The political opposition is rejecting early results of Tanzania’s presidential and parliamentary election, saying the vote was illegitimate due to widespread fraud. Presidential challenger Tundu Lissu called on the international community not to accept figures emerging from Wednesday’s voting.
One day after Tanzanians cast votes in Wednesday’s election, opposition figures in the East African country said they reject the whole election process.
Lissu told reporters Thursday in Dar es Salaam that results were full of irregularities and called on international bodies to take action.
“We are asking our people to take this matter into their own hands through peaceful, mass, and democratic action and protests. We are asking regional and international [bodies] that sent observers here, particularly the African Union. We ask those who sent observers to observe this election, not to confer any recognition to these illegitimate results,” Lissu said.
The ruling party and government spokespeople have said they’ll have no comment until after all votes are counted.
Tanzania's National Election Commission (NEC) chairman Semistocles Kaijage dismissed the reports of pre-ticked ballots as false and advised citizens to ignore them. He said there have been some reports circulating on social media regarding the presence of pre-ticked ballot papers in Kawe, Pangani and Kigoma constituencies.

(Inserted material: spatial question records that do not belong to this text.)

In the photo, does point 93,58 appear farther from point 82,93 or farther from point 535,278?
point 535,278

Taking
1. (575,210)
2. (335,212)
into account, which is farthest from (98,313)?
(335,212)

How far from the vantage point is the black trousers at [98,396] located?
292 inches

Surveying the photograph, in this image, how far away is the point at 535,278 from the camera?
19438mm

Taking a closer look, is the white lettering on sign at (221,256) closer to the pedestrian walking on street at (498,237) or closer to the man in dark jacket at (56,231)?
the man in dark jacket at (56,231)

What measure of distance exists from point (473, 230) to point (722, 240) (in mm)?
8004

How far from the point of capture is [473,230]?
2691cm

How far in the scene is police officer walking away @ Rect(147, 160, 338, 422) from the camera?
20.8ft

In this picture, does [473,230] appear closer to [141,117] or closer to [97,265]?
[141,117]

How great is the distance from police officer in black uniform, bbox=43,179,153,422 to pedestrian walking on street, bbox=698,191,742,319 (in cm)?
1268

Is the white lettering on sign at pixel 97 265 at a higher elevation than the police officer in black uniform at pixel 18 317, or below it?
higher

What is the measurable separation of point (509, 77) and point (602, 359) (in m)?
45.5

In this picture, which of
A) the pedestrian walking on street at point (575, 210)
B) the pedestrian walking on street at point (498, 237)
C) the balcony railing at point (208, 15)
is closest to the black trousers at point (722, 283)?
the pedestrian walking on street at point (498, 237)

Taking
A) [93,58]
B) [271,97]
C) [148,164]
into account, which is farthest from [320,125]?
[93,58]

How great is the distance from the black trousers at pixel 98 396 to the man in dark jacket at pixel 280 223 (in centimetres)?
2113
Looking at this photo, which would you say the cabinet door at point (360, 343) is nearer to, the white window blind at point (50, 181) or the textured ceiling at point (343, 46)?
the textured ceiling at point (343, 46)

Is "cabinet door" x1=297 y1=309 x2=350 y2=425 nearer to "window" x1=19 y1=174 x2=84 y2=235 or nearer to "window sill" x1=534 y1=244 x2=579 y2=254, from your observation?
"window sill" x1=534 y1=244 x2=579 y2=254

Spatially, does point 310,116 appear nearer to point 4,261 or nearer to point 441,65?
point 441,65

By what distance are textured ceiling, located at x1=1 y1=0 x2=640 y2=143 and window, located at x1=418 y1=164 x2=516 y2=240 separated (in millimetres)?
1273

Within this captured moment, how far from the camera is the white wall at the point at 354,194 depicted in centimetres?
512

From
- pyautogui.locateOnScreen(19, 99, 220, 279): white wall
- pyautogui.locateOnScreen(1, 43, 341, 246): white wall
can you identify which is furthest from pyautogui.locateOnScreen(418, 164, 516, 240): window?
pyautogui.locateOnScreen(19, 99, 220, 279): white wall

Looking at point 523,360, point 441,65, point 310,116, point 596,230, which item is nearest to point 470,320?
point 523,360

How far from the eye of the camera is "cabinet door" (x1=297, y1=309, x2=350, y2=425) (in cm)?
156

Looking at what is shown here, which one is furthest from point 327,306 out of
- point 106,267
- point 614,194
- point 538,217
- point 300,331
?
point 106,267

Kaijage noted that those reports of the allegations have not yet been submitted to the National Electoral Commission. He urged all citizens to ignore those reports, saying they are invalid and unproven.
Early results show the majority of votes going to the ruling CCM party, led by President John Magufuli.
Absalom Kibanda, a political analyst, says that although it is very early to talk about a ruling party victory, as there are 264 constituencies, it’s a bad beginning and a bad sign to opposition parties. If that continues, he added, Tanzanians may find that they have very weak opposition parties in the coming parliament, compared to the previous period of five or 10 years.
The official, final election results are expected later Friday.